◆ **Task directions**: Only one thing is required: the number of lines in the entries below that contain "States".

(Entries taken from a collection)
---+---

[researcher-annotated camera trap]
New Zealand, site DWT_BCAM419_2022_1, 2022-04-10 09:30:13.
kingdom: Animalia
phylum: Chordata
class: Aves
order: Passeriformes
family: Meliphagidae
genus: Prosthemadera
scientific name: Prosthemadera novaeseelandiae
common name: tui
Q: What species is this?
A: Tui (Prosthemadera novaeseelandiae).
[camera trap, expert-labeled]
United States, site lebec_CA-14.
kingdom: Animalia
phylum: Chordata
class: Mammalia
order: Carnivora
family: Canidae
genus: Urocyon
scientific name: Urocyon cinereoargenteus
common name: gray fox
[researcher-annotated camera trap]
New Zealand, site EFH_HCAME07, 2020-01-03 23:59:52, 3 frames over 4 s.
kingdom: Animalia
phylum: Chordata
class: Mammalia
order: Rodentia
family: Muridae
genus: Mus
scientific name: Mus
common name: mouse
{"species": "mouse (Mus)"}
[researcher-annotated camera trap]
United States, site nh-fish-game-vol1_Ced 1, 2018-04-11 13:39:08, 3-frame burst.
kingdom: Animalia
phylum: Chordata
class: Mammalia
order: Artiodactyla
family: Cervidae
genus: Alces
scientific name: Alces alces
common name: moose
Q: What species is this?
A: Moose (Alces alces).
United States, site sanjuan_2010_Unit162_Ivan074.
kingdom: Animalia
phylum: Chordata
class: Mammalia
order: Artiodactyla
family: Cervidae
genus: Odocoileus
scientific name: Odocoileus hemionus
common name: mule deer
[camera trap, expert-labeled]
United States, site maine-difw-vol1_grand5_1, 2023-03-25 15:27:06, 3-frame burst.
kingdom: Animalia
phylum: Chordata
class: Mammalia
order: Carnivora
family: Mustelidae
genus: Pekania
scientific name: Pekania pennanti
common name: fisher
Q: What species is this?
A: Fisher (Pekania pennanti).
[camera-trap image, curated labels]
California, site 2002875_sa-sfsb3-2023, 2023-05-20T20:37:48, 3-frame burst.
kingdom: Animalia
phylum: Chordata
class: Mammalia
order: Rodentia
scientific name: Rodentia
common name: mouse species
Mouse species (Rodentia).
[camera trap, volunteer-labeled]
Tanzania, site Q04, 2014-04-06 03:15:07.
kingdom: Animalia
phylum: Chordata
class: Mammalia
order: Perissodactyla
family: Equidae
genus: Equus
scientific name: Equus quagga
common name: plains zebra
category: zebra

---+---

◆ **Task response**: 4